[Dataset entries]
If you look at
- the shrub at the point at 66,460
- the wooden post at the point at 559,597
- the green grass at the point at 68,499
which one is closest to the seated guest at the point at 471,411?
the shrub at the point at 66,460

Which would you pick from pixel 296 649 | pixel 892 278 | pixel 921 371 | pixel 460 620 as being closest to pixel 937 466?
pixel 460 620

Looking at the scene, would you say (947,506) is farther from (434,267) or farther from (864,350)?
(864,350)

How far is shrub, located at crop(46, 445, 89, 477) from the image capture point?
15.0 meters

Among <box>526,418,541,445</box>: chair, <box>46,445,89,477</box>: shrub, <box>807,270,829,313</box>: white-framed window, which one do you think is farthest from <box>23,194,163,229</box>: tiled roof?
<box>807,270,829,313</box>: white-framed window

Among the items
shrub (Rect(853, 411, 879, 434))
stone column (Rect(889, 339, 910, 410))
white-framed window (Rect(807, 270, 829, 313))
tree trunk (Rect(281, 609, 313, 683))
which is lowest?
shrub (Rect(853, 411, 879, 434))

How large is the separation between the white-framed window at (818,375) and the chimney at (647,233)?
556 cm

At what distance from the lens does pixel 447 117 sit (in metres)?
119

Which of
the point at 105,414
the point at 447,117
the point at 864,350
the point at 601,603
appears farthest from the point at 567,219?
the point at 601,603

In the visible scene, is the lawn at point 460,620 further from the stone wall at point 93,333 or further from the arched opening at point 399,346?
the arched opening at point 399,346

---

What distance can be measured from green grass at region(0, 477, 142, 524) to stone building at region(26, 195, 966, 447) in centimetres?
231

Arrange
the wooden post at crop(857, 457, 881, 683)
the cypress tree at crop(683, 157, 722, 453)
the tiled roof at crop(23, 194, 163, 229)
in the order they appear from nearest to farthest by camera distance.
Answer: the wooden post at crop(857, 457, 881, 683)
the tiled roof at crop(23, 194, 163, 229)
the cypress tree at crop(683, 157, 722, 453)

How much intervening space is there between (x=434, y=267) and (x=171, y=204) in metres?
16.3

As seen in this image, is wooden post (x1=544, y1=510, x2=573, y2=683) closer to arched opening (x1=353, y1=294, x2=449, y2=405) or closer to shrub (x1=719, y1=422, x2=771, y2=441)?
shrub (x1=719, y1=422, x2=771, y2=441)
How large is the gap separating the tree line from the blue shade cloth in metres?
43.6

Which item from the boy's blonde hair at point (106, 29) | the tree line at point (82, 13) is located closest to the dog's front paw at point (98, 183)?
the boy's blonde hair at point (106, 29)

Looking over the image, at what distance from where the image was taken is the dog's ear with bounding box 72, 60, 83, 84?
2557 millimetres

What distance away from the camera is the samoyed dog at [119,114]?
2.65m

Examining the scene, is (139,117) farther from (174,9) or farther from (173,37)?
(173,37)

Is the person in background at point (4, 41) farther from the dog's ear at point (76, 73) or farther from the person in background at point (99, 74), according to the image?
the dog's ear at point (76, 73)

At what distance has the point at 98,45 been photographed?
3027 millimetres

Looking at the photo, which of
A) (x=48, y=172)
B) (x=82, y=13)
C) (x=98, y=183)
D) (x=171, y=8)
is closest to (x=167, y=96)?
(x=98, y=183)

**WHAT IS ASKED**.
Gather each line from the rows above that includes the word "farther".

**RESPONSE TO THE EXERCISE**.
Looking at the scene, would you say (947,506) is farther from (434,267) or farther from (864,350)?
Examining the scene, is (139,117) farther from (174,9) or farther from (173,37)?
Is the person in background at point (4, 41) farther from the dog's ear at point (76, 73) or farther from the person in background at point (99, 74), according to the image?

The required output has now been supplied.